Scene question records
— BEGIN —

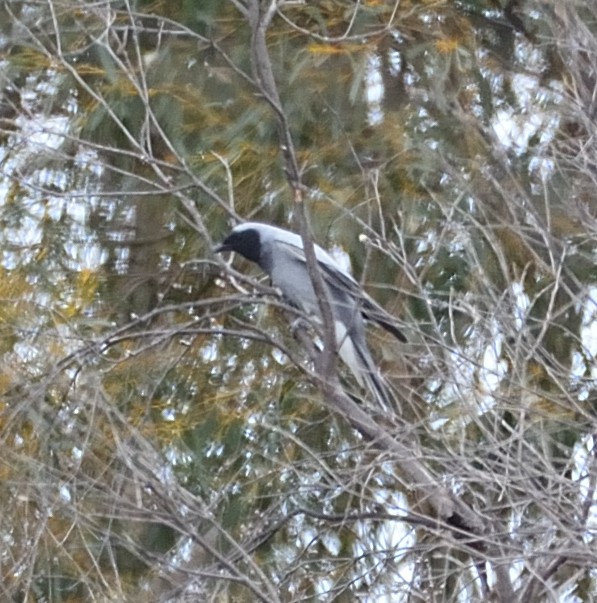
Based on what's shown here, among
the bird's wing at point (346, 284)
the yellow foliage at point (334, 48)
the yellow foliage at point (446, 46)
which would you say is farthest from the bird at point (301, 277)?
the yellow foliage at point (446, 46)

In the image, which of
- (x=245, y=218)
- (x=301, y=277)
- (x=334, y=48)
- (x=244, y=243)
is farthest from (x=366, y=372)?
(x=334, y=48)

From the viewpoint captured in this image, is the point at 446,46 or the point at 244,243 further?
the point at 446,46

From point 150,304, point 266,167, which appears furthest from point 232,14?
point 150,304

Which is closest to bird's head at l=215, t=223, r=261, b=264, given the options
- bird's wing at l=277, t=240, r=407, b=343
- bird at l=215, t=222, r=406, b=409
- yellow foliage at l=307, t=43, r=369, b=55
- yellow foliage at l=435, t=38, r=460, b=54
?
bird at l=215, t=222, r=406, b=409

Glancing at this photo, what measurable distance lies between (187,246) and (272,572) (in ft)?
4.76

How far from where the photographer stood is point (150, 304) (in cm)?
629

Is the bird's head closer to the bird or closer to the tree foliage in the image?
the bird

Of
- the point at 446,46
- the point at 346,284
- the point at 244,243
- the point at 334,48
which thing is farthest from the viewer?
the point at 446,46

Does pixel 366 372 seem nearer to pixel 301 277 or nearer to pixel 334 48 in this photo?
pixel 301 277

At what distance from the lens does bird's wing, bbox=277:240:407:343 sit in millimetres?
4578

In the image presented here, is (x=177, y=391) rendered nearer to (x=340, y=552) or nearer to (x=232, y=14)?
(x=340, y=552)

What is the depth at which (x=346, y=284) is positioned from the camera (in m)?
5.29

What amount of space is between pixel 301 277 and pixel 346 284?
0.43 metres

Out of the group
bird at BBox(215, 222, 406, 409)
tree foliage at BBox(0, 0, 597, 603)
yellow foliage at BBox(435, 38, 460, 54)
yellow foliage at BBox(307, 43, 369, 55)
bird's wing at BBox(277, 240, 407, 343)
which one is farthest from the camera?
yellow foliage at BBox(435, 38, 460, 54)
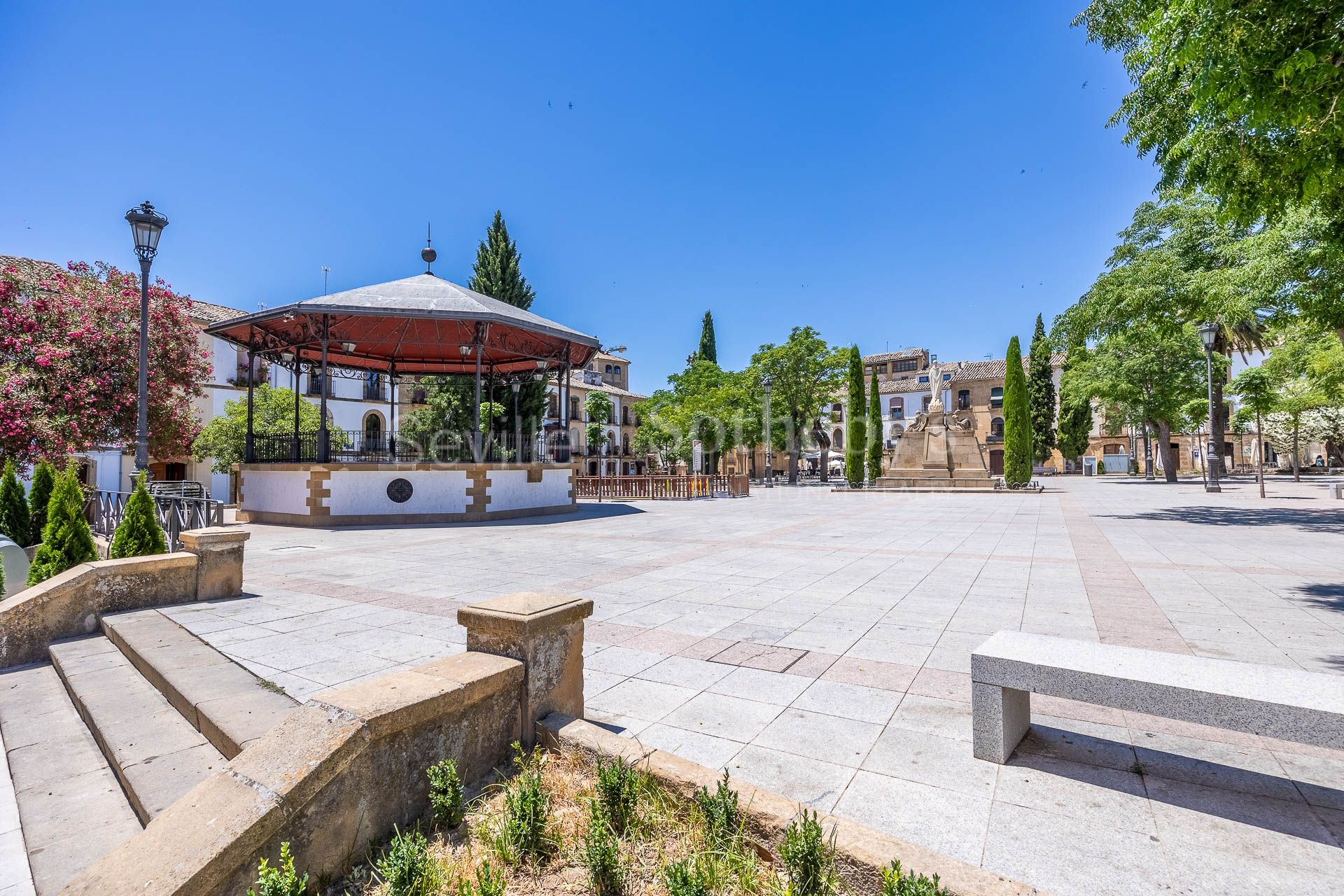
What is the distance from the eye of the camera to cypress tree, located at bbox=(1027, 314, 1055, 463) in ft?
186

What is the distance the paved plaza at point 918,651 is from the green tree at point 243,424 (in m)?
18.8

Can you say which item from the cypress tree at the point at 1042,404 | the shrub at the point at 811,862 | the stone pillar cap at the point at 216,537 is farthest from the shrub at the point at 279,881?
the cypress tree at the point at 1042,404

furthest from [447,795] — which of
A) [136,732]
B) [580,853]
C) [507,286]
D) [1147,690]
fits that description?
[507,286]

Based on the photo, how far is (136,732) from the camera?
3480 mm

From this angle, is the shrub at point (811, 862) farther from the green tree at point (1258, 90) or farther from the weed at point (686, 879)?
the green tree at point (1258, 90)

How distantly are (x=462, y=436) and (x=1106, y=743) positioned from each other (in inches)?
838

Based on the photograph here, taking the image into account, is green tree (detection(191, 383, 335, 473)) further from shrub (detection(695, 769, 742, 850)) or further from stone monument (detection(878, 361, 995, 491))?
stone monument (detection(878, 361, 995, 491))

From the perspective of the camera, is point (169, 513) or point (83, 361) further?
point (83, 361)

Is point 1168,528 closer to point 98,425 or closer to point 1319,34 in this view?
point 1319,34

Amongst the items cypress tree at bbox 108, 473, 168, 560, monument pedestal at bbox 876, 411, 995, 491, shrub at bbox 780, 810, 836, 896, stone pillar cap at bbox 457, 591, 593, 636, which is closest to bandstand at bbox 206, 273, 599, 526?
cypress tree at bbox 108, 473, 168, 560

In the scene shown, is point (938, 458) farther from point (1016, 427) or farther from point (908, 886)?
point (908, 886)

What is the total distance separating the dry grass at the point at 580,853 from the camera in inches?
86.3

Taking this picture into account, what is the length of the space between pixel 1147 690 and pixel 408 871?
9.93ft

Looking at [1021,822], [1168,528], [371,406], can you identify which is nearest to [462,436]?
[371,406]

— END —

● Task objective
Copy out all of the material above word for word, including every answer, and leave out the pictures.

● Full answer
Based on what's shown here, among
the bird's wing at point (346, 284)
the yellow foliage at point (334, 48)
the yellow foliage at point (446, 46)
which would you say is farthest from the bird at point (301, 277)?
the yellow foliage at point (446, 46)

In the image, which of
- (x=245, y=218)
- (x=301, y=277)
- (x=334, y=48)
- (x=244, y=243)
is farthest from (x=366, y=372)?
(x=334, y=48)

From the viewpoint captured in this image, is the point at 446,46 or the point at 244,243 further?
the point at 446,46

From point 150,304, point 266,167, which appears furthest from point 232,14?
point 150,304

Which is closest to bird's head at l=215, t=223, r=261, b=264, given the options
- bird's wing at l=277, t=240, r=407, b=343
- bird at l=215, t=222, r=406, b=409
- yellow foliage at l=307, t=43, r=369, b=55
- yellow foliage at l=435, t=38, r=460, b=54
?
bird at l=215, t=222, r=406, b=409

Glancing at this photo, what measurable distance lies between (187,246) and (272,572) (in ft)?
4.76

How far from where the photographer stood is point (150, 304) (in cm)?
629

Is the bird's head closer to the bird or closer to the tree foliage in the image?
the bird

Of
- the point at 446,46
- the point at 346,284
- the point at 244,243
- the point at 334,48
which thing is farthest from the viewer?
the point at 446,46

Does pixel 366 372 seem nearer to pixel 301 277 or nearer to pixel 334 48 in this photo?
pixel 301 277

At what distance from the lens does bird's wing, bbox=277:240:407:343 sit in millimetres?
4578

In the image presented here, is (x=177, y=391) rendered nearer to (x=340, y=552) or nearer to (x=232, y=14)?
(x=340, y=552)

What is the depth at which (x=346, y=284) is positioned from the camera (in m)?
5.29

What amount of space is between pixel 301 277 and pixel 346 284?
0.43 metres

Out of the group
bird at BBox(215, 222, 406, 409)
tree foliage at BBox(0, 0, 597, 603)
yellow foliage at BBox(435, 38, 460, 54)
yellow foliage at BBox(307, 43, 369, 55)
bird's wing at BBox(277, 240, 407, 343)
which one is farthest from the camera?
yellow foliage at BBox(435, 38, 460, 54)
What is the distance from the eye of the camera to cypress tree, located at bbox=(1027, 314, 1055, 463) in ft?
186

What is the distance the paved plaza at point 918,651 is from the green tree at point 243,424 (in m)?
18.8

Can you say which item from the cypress tree at the point at 1042,404 | the shrub at the point at 811,862 | the stone pillar cap at the point at 216,537 is farthest from the shrub at the point at 279,881?
the cypress tree at the point at 1042,404

furthest from [447,795] — which of
A) [136,732]
B) [580,853]
C) [507,286]
D) [1147,690]
fits that description?
[507,286]

Based on the photo, how far is (136,732) from the camera?
3480 mm

From this angle, is the shrub at point (811, 862) farther from the green tree at point (1258, 90) or farther from the weed at point (686, 879)?
the green tree at point (1258, 90)

How distantly are (x=462, y=436) and (x=1106, y=743) positioned from each other (in inches)?
838

Based on the photograph here, taking the image into account, is green tree (detection(191, 383, 335, 473)) further from shrub (detection(695, 769, 742, 850)) or further from stone monument (detection(878, 361, 995, 491))?
stone monument (detection(878, 361, 995, 491))

From the perspective of the camera, is point (169, 513) or point (83, 361) further?
point (83, 361)

Is point 1168,528 closer to point 98,425 or closer to point 1319,34 in this view?
point 1319,34

Amongst the items cypress tree at bbox 108, 473, 168, 560, monument pedestal at bbox 876, 411, 995, 491, shrub at bbox 780, 810, 836, 896, stone pillar cap at bbox 457, 591, 593, 636, which is closest to bandstand at bbox 206, 273, 599, 526?
cypress tree at bbox 108, 473, 168, 560

In the scene shown, is point (938, 458) farther from point (1016, 427) or farther from point (908, 886)?
point (908, 886)

What is the total distance separating the dry grass at the point at 580,853 from the camera in inches?
86.3

Taking this picture into account, what is the length of the space between pixel 1147 690 and pixel 408 871?
9.93ft

Looking at [1021,822], [1168,528], [371,406], can you identify which is nearest to [462,436]?
[371,406]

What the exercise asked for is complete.